The Moment
The number is 1,126,000.
That is the estimated number of abortions performed by clinicians in the United States in 2025, according to a new report from the Guttmacher Institute — pretty much unchanged from 2024. NPR
Since the Supreme Court overturned Roe v. Wade in 2022, more than two dozen states have enacted significant restrictions or outright bans on abortion. Courts have been contested. Laws have been challenged and defended. And through all of it, the number has not moved.
The Story
A key way that abortions are now happening despite state restrictions is through telemedicine. The FDA under President Biden allowed mifepristone to be prescribed without an in-person appointment, and states that permit abortion passed shield laws protecting providers who prescribe to patients in states with bans. NPR
In Louisiana, where abortion is banned, roughly 2,500 abortions occurred in 2023. Last year there were more than 9,000. Overall, 91,000 patients in states with bans received telehealth abortions in 2025. NPR A federal judge is expected to rule soon on Louisiana v. FDA, which could affect the telemedicine rules. Whatever that ruling says, the infrastructure is in place.
What It Reveals
The Guttmacher report is being covered primarily as a story about the limits of legal strategy. That framing is accurate, as far as it goes. The laws changed the landscape. They did not change the number.
But the deeper story is not about law. It is about culture.
Law is downstream of culture — not the other way around. What a society permits, normalizes, and does not actively resist with its deepest convictions will persist regardless of what is written in its statutes. The past three years have produced an enormous amount of legal activity on abortion and almost no measurable change in the practice of it. That is a diagnostic, not just a political data point.
The question the number raises is not primarily a legal one. It is a cultural one: what has actually changed in the way American society understands the value of human life, the meaning of pregnancy, and the responsibility that comes with it? The answer, if the data is to be believed, is: not much.
The Frame
There is a long tradition in moral reasoning — as old as the Hebrew prophets and as recent as the civil rights movement — of distinguishing between legal compliance and genuine moral transformation. Laws matter. They shape behavior, signal norms, and protect the vulnerable. But they do not, by themselves, change hearts.

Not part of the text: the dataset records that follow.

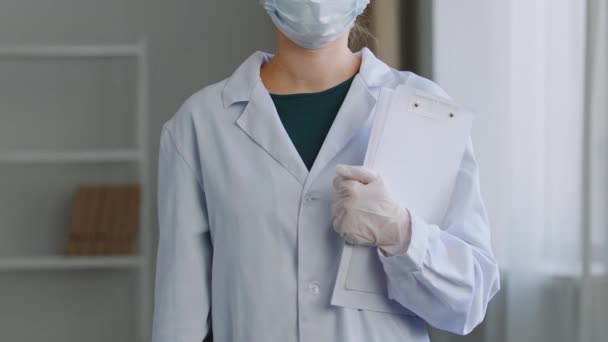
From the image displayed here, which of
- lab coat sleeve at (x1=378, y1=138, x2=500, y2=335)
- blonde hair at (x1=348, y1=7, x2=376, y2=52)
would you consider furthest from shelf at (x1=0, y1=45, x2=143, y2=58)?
lab coat sleeve at (x1=378, y1=138, x2=500, y2=335)

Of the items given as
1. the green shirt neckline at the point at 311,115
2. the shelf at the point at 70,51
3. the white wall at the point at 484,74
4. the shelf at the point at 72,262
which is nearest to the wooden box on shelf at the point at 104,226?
the shelf at the point at 72,262

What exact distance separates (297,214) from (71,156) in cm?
260

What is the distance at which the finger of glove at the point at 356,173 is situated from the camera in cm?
116

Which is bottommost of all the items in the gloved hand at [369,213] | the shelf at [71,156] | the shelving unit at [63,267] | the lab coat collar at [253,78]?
the shelving unit at [63,267]

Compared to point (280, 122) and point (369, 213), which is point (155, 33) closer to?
point (280, 122)

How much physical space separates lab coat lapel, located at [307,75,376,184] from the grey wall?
8.85ft

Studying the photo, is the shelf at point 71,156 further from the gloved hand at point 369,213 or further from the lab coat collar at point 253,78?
the gloved hand at point 369,213

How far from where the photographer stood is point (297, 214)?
1238mm

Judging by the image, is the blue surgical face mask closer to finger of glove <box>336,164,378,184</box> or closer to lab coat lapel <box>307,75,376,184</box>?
lab coat lapel <box>307,75,376,184</box>

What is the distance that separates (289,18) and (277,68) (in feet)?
0.32

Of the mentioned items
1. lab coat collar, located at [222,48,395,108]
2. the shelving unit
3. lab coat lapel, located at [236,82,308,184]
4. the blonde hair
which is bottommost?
the shelving unit

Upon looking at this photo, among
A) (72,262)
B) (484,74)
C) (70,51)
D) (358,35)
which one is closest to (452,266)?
(358,35)

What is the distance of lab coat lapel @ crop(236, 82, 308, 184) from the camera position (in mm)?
1253

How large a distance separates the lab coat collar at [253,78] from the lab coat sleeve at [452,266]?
16 cm
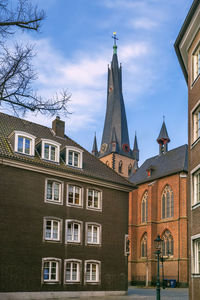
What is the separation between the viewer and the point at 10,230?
2545cm

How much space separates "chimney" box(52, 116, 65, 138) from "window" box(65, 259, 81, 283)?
34.6ft

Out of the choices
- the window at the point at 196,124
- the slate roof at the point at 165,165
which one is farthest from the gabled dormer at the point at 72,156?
the slate roof at the point at 165,165

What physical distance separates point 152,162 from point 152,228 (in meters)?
11.4

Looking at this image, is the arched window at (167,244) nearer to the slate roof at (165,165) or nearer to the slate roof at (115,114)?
the slate roof at (165,165)

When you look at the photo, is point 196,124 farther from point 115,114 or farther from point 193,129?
point 115,114

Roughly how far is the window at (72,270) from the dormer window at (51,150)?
7196mm

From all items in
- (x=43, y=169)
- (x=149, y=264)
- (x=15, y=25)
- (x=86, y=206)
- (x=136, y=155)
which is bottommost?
(x=149, y=264)

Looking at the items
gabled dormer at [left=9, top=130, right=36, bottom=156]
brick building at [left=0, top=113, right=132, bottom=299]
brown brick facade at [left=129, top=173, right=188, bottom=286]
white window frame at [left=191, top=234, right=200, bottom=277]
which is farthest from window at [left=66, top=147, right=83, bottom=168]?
brown brick facade at [left=129, top=173, right=188, bottom=286]

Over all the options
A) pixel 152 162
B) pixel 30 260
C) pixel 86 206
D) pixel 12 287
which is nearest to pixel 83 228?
pixel 86 206

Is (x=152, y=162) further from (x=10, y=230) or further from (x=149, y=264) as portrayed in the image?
(x=10, y=230)

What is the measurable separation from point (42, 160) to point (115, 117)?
62374 millimetres

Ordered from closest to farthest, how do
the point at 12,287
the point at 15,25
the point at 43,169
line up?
1. the point at 15,25
2. the point at 12,287
3. the point at 43,169

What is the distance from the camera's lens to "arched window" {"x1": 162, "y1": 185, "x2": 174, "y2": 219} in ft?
161

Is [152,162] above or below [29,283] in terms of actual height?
above
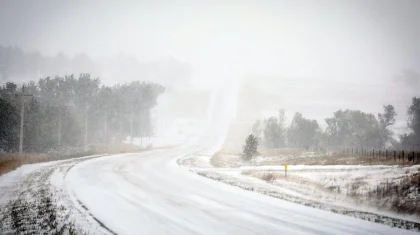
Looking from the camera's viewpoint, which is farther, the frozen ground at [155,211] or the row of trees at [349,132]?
the row of trees at [349,132]

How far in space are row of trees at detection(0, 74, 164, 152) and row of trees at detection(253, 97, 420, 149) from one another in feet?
131

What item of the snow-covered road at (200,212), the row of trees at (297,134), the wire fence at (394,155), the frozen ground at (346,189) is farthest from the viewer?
the row of trees at (297,134)

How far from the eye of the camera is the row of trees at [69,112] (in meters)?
42.2

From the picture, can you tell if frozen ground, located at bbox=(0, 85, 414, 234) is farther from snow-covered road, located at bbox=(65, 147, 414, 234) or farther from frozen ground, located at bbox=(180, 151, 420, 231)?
frozen ground, located at bbox=(180, 151, 420, 231)

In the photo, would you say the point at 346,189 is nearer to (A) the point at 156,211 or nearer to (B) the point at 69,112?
(A) the point at 156,211

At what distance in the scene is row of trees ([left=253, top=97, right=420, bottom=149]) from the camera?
7250 cm

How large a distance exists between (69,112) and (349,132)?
2939 inches

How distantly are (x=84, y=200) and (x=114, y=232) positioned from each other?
4714 millimetres

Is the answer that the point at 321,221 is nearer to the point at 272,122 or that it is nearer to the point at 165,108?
the point at 272,122

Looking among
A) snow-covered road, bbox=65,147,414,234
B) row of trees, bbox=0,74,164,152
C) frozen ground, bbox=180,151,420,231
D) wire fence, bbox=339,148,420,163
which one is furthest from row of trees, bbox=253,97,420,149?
snow-covered road, bbox=65,147,414,234

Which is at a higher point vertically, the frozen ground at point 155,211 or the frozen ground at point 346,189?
the frozen ground at point 155,211

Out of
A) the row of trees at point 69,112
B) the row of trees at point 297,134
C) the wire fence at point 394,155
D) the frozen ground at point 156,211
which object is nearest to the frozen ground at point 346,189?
the frozen ground at point 156,211

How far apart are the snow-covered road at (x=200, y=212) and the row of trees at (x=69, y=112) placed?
26722 millimetres

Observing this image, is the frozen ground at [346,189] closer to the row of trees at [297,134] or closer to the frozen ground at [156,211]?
the frozen ground at [156,211]
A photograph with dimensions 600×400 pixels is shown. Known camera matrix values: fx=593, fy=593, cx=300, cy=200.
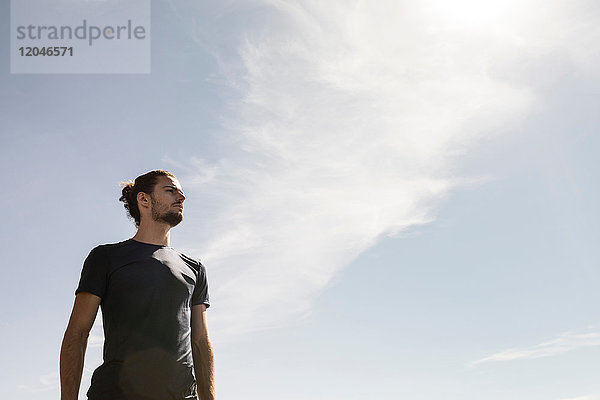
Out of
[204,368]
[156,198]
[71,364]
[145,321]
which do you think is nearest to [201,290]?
[204,368]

The abolition of slavery required a constitutional amendment and a war. It took another century of sustained moral witness, community formation, and cultural pressure before the legal gains of the Civil Rights Act became something closer to genuine cultural change — and that work is still unfinished. The lesson is not that law is useless. It is that law without formation produces compliance at best, and evasion at worst.
1.1 million is not a legal problem that better legislation will solve. It is a formation problem. It is the number produced by a culture that has not yet been persuaded, at a deep enough level, that every life conceived is worth protecting.
That persuasion does not happen in courtrooms. It happens in the places where culture is actually made — in homes, congregations, communities, and the personal witness of people whose lives make the case that every human being, at every stage, carries irreducible worth.
What It Asks
There is an understandable temptation, when confronted with a number like 1.1 million, to direct energy toward the legal and political arena — because that is where the debate has been loudest.
But the number itself suggests that legal energy, while necessary, is not sufficient. The culture that produces 1.1 million abortions per year is not going to be argued out of it by court decisions. It is going to be changed by people who offer something real in its place — who build the support structures, the communities, the relationships, and the moral formation that make a different choice not just legal but thinkable, desirable, and well-supported.
The question is not what the courts will do next. It is what the people who believe every life matters will do — in their communities, their congregations, their relationships, and their spheres of influence — to make that belief visible, credible, and present in the lives of people making decisions under pressure.
The number will not change until the culture does. And the culture will not change until the people who hold a different conviction decide to build something, not just argue something.